Your task is to retype, exactly, the line containing "GNU General Public License for more details." and every later line through the end of the listing, with pictures omitted.

———

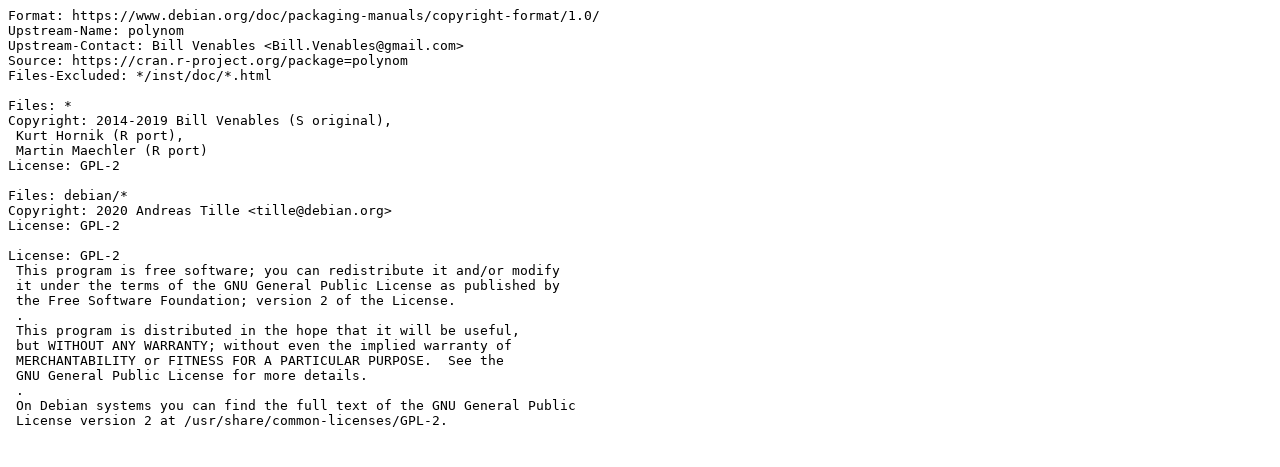

--- FILE ---
content_type: text/plain; charset=utf-8
request_url: http://metadata.ftp-master.debian.org/changelogs/main/r/r-cran-polynom/unstable_copyright
body_size: 602
content:
Format: https://www.debian.org/doc/packaging-manuals/copyright-format/1.0/
Upstream-Name: polynom
Upstream-Contact: Bill Venables <Bill.Venables@gmail.com>
Source: https://cran.r-project.org/package=polynom
Files-Excluded: */inst/doc/*.html

Files: *
Copyright: 2014-2019 Bill Venables (S original),
 Kurt Hornik (R port),
 Martin Maechler (R port)
License: GPL-2

Files: debian/*
Copyright: 2020 Andreas Tille <tille@debian.org>
License: GPL-2

License: GPL-2
 This program is free software; you can redistribute it and/or modify
 it under the terms of the GNU General Public License as published by
 the Free Software Foundation; version 2 of the License.
 .
 This program is distributed in the hope that it will be useful,
 but WITHOUT ANY WARRANTY; without even the implied warranty of
 MERCHANTABILITY or FITNESS FOR A PARTICULAR PURPOSE.  See the
 GNU General Public License for more details.
 .
 On Debian systems you can find the full text of the GNU General Public
 License version 2 at /usr/share/common-licenses/GPL-2.


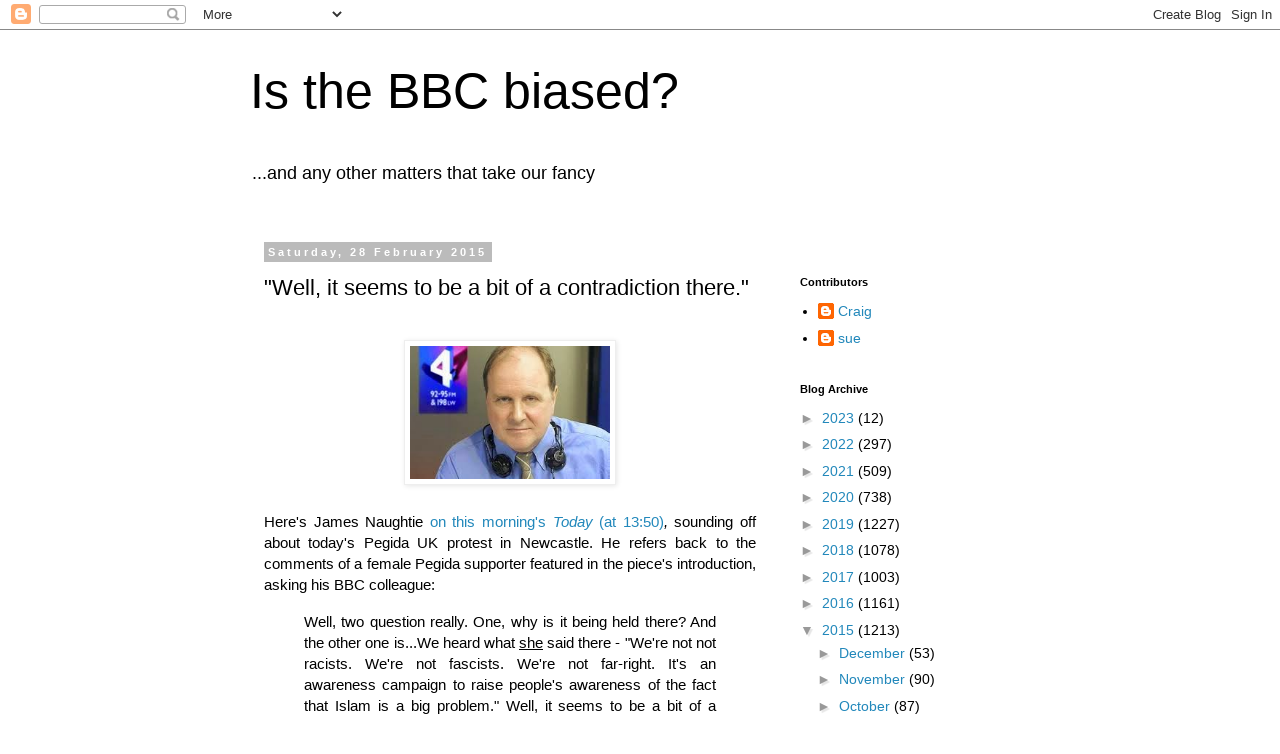

--- FILE ---
content_type: application/javascript; charset=UTF-8
request_url: https://isthebbcbiased-disqus-com.disqus.com/count-data.js?2=https%3A%2F%2Fisthebbcbiased.blogspot.com%2F2015%2F02%2Fwell-it-seems-to-be-bit-of.html
body_size: 313
content:
var DISQUSWIDGETS;

if (typeof DISQUSWIDGETS != 'undefined') {
    DISQUSWIDGETS.displayCount({"text":{"and":"and","comments":{"zero":"0 Comments","multiple":"{num} Comments","one":"1 Comment"}},"counts":[{"id":"https:\/\/isthebbcbiased.blogspot.com\/2015\/02\/well-it-seems-to-be-bit-of.html","comments":2}]});
}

———

(EXPECTED OUTPUT):
 GNU General Public License for more details.
 .
 On Debian systems you can find the full text of the GNU General Public
 License version 2 at /usr/share/common-licenses/GPL-2.



--- FILE ---
content_type: application/javascript; charset=UTF-8
request_url: https://isthebbcbiased-disqus-com.disqus.com/count-data.js?2=https%3A%2F%2Fisthebbcbiased.blogspot.com%2F2015%2F02%2Fwell-it-seems-to-be-bit-of.html
body_size: 313
content:
var DISQUSWIDGETS;

if (typeof DISQUSWIDGETS != 'undefined') {
    DISQUSWIDGETS.displayCount({"text":{"and":"and","comments":{"zero":"0 Comments","multiple":"{num} Comments","one":"1 Comment"}},"counts":[{"id":"https:\/\/isthebbcbiased.blogspot.com\/2015\/02\/well-it-seems-to-be-bit-of.html","comments":2}]});
}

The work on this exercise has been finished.